Un premier album très personnel aux échos universels
Cameron Whitcomb n’a pas suivi la voie la plus directe vers le country. Parti de chez lui à 17 ans pour travailler sur l’oléoduc Trans Mountain, il publie en parallèle des chansons en ligne qui finissent par attirer l’attention et le mènent jusqu’à la saison 20 de American Idol. Après des années marquées par la dépendance, il trouve aussi la sobriété durant cette période, des expériences qui marquent en profondeur les 15 pièces de son premier album. Réalisé par Jack Riley, The Hard Way propose un country authentique rappelant Zach Bryan ou Sam Barber, mais élargi de nuances pop mélodiques, de rock alternatif et même d’un soupçon de punk.

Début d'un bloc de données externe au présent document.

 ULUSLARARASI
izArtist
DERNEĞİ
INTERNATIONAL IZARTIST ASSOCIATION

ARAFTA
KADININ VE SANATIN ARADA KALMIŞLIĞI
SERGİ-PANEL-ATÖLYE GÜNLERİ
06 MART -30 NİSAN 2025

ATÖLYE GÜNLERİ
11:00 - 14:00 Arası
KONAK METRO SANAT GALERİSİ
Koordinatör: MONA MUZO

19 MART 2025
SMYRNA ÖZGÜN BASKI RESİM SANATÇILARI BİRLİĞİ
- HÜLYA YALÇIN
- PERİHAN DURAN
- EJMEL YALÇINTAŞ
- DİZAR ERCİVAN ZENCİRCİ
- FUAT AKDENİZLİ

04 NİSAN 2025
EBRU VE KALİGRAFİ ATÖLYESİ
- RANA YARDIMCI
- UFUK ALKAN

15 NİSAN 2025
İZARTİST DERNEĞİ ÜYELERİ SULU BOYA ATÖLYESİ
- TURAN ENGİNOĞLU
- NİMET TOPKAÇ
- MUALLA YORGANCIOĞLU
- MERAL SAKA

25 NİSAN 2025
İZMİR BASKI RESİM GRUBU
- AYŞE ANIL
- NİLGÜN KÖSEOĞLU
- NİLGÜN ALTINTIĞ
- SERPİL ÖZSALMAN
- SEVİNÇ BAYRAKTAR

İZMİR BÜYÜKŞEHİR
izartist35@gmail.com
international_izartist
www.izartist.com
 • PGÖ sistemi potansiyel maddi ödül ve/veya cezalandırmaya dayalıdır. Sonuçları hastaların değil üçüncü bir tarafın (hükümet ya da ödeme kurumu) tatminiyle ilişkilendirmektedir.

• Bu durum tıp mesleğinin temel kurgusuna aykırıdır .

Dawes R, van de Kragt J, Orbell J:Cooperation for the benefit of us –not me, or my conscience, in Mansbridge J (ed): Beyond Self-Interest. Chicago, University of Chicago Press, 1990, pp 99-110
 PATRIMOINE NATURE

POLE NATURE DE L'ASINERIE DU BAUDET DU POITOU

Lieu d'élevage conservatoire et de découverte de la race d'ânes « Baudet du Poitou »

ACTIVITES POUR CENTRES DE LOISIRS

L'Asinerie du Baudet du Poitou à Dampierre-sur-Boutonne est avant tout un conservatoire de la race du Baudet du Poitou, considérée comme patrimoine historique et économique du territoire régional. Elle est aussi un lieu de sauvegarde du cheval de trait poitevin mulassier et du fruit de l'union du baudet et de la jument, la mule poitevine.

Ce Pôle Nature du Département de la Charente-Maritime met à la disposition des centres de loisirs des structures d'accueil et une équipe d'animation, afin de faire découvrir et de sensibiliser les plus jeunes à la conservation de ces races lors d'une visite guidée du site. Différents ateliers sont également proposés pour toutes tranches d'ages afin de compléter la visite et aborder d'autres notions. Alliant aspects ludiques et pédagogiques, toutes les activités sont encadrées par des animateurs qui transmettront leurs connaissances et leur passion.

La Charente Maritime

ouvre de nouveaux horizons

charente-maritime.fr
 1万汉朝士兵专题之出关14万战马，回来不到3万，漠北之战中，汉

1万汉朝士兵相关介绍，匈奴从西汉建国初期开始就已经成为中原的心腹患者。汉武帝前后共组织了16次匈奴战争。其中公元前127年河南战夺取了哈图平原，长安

L’album s’ouvre sur sa pièce-titre, un récit bouleversant d’une lutte contre les démons liés à la dépendance et à la dépression. Cette chanson emprunte aussi au folk stomp clap des années 2010, une influence qu’on retrouve également sur des morceaux comme « Options » et « Hundred Mile High ». Parmi les autres moments marquants, « Quitter » dresse un portrait lucide de la quête de sobriété et des défis relationnels qu’entraîne la dépendance, tandis que « As I Stand Before the Coffin » aborde la perte et le deuil avec compassion et lucidité. Whitcomb ajoute une dimension intime en ponctuant l’album d’interludes parlés, donnant une impression de proximité qui souligne son immense vulnérabilité.